Another major change comes in the form of increased taxes on tobacco. The GST rate on tobacco products has been raised to 40 per cent, making it the highest slab for any goods in India, although products remain under 28 per cent until certain levies and compensations are cleared.
“Regardless, the new taxation slab on health-harming products is a step in the right direction and provides increased opportunity to redirect the generated revenue for funding cancer care in the country,” the researchers noted. Evidence suggests higher tobacco taxation encourages quitting, especially among economically disadvantaged groups. A state-level study found that a modest price hike led to nearly 665,000 fewer deaths and over $1.96 trillion in averted treatment costs.
Potential Financial Relief For Patients

Dr Shankar stressed, “The complete removal of GST on several life-saving cancer drugs and rare disease therapies, along with reductions on medical equipment and diagnostics, will significantly lower out-of-pocket expenditure for patients, provided the benefits are fully passed on by manufacturers.”

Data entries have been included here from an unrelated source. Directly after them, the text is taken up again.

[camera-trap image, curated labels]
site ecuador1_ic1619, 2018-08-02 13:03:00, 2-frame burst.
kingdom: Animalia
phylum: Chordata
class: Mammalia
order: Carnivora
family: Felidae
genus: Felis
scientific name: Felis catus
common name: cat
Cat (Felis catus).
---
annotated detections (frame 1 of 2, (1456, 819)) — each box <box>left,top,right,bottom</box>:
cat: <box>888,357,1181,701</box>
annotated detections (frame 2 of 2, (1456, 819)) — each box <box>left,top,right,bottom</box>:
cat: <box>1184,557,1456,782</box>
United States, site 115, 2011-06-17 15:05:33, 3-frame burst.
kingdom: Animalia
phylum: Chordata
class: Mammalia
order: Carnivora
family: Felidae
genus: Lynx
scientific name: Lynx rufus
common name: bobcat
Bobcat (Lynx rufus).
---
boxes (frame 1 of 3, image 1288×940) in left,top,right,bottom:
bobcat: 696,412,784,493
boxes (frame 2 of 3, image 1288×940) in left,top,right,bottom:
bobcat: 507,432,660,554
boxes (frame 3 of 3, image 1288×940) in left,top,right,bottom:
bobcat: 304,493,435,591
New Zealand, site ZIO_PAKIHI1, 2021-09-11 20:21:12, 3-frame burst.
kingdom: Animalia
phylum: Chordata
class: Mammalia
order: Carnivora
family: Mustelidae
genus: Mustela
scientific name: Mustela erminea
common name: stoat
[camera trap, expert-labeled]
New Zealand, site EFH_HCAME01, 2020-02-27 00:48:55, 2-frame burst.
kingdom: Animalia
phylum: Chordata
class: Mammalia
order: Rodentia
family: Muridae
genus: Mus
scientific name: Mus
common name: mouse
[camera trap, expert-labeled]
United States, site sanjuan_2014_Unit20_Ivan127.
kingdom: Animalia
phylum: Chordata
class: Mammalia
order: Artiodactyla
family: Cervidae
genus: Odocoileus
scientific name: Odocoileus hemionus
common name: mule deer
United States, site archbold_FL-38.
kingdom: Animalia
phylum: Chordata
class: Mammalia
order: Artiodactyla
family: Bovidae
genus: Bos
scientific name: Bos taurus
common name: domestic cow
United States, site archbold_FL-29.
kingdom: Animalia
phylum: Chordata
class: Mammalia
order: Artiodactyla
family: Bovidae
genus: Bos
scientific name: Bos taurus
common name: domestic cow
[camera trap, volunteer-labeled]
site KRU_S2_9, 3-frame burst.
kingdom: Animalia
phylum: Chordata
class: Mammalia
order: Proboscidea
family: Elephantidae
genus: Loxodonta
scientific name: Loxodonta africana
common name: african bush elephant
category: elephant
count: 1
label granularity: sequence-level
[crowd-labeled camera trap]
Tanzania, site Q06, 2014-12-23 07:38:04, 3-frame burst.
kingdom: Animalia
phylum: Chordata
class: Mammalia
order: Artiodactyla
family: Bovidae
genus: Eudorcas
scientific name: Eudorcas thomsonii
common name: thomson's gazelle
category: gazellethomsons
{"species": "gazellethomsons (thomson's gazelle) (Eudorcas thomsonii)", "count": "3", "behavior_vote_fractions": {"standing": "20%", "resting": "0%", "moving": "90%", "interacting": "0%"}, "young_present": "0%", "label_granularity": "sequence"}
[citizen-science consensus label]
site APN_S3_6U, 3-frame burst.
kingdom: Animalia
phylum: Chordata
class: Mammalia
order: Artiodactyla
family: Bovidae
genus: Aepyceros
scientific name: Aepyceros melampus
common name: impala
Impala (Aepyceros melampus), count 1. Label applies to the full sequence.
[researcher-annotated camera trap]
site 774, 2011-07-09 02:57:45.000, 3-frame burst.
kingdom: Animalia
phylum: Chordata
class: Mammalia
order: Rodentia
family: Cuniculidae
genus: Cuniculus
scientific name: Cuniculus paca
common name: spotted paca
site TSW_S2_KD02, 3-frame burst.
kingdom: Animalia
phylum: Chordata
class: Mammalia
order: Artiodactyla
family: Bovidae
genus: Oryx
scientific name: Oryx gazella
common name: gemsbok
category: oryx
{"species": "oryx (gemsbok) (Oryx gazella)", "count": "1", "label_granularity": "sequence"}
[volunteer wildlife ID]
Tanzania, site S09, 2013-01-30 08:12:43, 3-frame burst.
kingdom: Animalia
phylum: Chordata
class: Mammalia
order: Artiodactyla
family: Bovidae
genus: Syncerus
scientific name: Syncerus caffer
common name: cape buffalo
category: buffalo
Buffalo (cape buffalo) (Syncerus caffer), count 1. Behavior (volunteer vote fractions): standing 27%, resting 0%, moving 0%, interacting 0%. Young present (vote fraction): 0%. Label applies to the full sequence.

Exempting health and life insurance from GST may further reduce financial barriers for middle- and lower-income households. The researchers also stressed that timely tax refunds to manufacturers and effective monitoring are essential to ensure these reforms deliver tangible benefits.
“Overall, these economic policy changes should be regarded as steps in making cancer care more affordable and accessible, as well as ones which promote health in society. The key takeaways from these reforms in terms of healthcare involve a simplified tax structure, removal of tax on drugs and medical equipment and increased taxation on tobacco products,” they concluded.